Widać to już na samym początku. Tam gdzie w przyszłości będzie można stworzyć własną postać, obecnie można jedynie przyjąć gotowego osiłka i nadać mu imię. Następnie trafiamy na naszych pierwszych przeciwników i cała przygoda się zaczyna. Za pierwszym razem nie miałem w ogóle przyjemności z rozprawiania się z hordami z zombie i innych stworów, bo po pierwsze istniał tylko jeden model wrogich jednostek, a po drugie sama walka była nijaka. Obecnie jest o wiele lepiej i wiadomo co tak naprawdę zabijamy, ale zbalansowanie umiejętności magicznych nie jest zbyt dobrze wyważone na korzyść gracza. Korzystanie z broni białej nie jest wcale opłacalne podczas gdy zawsze można skorzystać z wszelakich czarów, których poziomy wzrastają w kosmicznym tempie, a już na początku dzięki nim można się pozbyć jakiegokolwiek przeciwnika niemalże w mgnieniu oka. Wystarczy poświęcić Umbra, swego rodzaju many, a czasami wściekłości rosnącej podczas zabójczych serii, by świat kładł się nad pod stopami.
Miejsca w plecaku tak niewiele, a co chwila wypada coś nowego. Niestety nie wiadomo nic o statystykach przedmiotu przed wzięciem go w swoje dłonie, więc co rusz trzeba wyrzucać rzeczy, by mieć więcej wolnej przestrzeni na sprzęt, który może przydać się w przyszłości. Do tego księgi z nowymi magicznymi zaklęciami do wyuczenia pojawiają się co chwila, by jeszcze bardziej zapchać przestrzeń i nie pozwolić na chwilę beztroskiej rzezi wśród potworów.
W ciągu tych kilku godzin, które spędziłem w Wolcen przemierzyłem cała mapkę dostępną we wczesnym dostępie. Świat nie jest jakoś mocno zróżnicowany, ponieważ z jednej strony mamy miasto Amarath, skaliste tereny oraz pola, a z drugiej dżunglę i bagno. Znaczną odskocznią od tego wszystkiego był niedokończony skrawek ziemi unoszącej się w powietrzu.

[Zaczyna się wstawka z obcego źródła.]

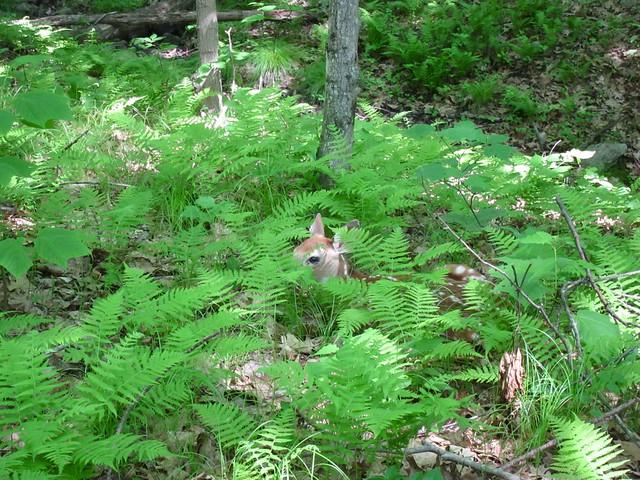 Fawn hiding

Po całym świecie rozproszone są punkty teleportu, co znacznie ułatwia powroty do miejsc, w których się było.
Choć w Wolcen jest jeszcze wiele do zrobienia i wiele miejsc, gdzie trafia się przez przypadek i widzi jak wiele jest jeszcze do zrobienia, to nie można zaprzeczyć wysokiego poziomu oprawy graficznej. Nie wszyscy potrafią odpowiednio kontrolować swoje dzieła na CryEngine, ale w tym przypadku nie można mówić o słabej optymalizacji… nie mówiąc o lokacjach, do których jeszcze nie powinno się zaglądać.
Wiele błędów, zdarzające się crashe, momenty gdy postać porusza się pod kątem albo współczynnik gamma postanowi się podnieść i tak już zostać, a także piękna oprawa graficzna, częste aktualizacje oraz duża szansa na to, że wcześniej wymienione wady zostaną usunięte, a walka będzie wyzwaniem przynoszącym przyjemność. To wszystko składa się na Wolcen: Lords of Mayhem w fazie alpha. Obecnie nie warto wydawać pieniędzy na ten tytuł we wczesnym dostępie, ale prawdopodobnie finalny produkt już będzie zasługiwał na opróżnienie choćby części sakwy.